# eco complete white cichlid sand



## fast93accord (Nov 14, 2010)

I noticed Caribsea has a whole bunch of different eco completes... I'm setting up a 20 long in my computer room and was thinking of doing this tank with a light colored sand type substrate.
I was gonna do Mineralized top soil, and cap it, but on this 20 long its just not worth it to me...
I found Eco Complete White Cichlid Sand, and a whole bunch of other eco complete cichlid...substrates.
Ive also seen caribsea super naturals in the store. It looks nice and on their website it says ok for plants, but is it as good as eco complete or floramax? Or could i put down a bag of normal eco complete and cap it with super naturals? I'm just concerned about vacuuming and accidently mixing them up...
Anyone every use any of these with plants? The only thing i'm unsure of is that they say there buffered to raise the pH for african cichlids... 
I do plan to a pair of small cichlids, poss apistos... a few tetras and 1 bristlenose pleco.
I cant find a single person, or any info on anyone using any of these "cichlid" media's and would greatly appreciate any feedback!!!


----------



## Franco (Jun 13, 2010)

I don't think they are intended as a plant substrate and your fish choices probably wouldn't enjoy Rift Lake water hardness.


----------



## fast93accord (Nov 14, 2010)

thats what i was thinking... i dont know why they call it eco complete though...
would putting a bag of normal eco complete down, and covering it with supernatural sand be ok? I only plan on putting a few large stones and a few small plants in this tank, with an open layout, due to the shallow depth... 20 long...


----------



## Diana (Jan 14, 2010)

Plant substrates do several things, and not all substrates are equally good at all these things. 
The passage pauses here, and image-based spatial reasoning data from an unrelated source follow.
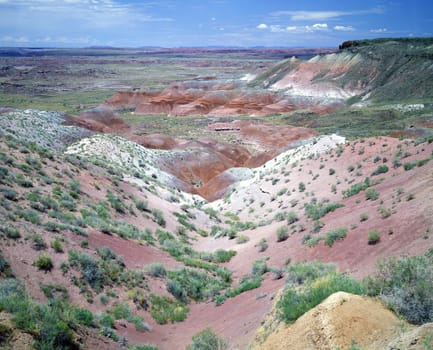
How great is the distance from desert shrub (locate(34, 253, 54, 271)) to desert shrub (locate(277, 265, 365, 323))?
6983mm

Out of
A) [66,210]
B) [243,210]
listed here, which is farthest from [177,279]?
[243,210]

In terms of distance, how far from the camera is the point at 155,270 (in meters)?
14.2

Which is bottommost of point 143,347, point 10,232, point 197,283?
point 197,283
While some are enhanced with fertilizers, this is not the main reason to buy a specific substrate. 
Over time, the original fertilizers will get used up. 

A substrate might be very good at holding the fertilizers in a way that plants can use them. This is called Cationic Exchange Capacity. I would look first for high CEC in any substrate. This stabilizes the available fertilizers so that if the supply is not regular, the plants do not suffer. 

A substrate should be fine enough that the roots are willing to cling to it to get some stability. Some substrates are better than others at this. I would look at this as perhaps the third most important factor. 

The second most important factor is how it looks to the fish. Many fish prefer a dark substrate. They feel safer, hidden from predators when they are in the shade of a planted stream bank, overhanging roots and so on. A white or light substrate makes the fish think they are out in the open, exposed to birds or other predators. They will often go hide in such a tank. 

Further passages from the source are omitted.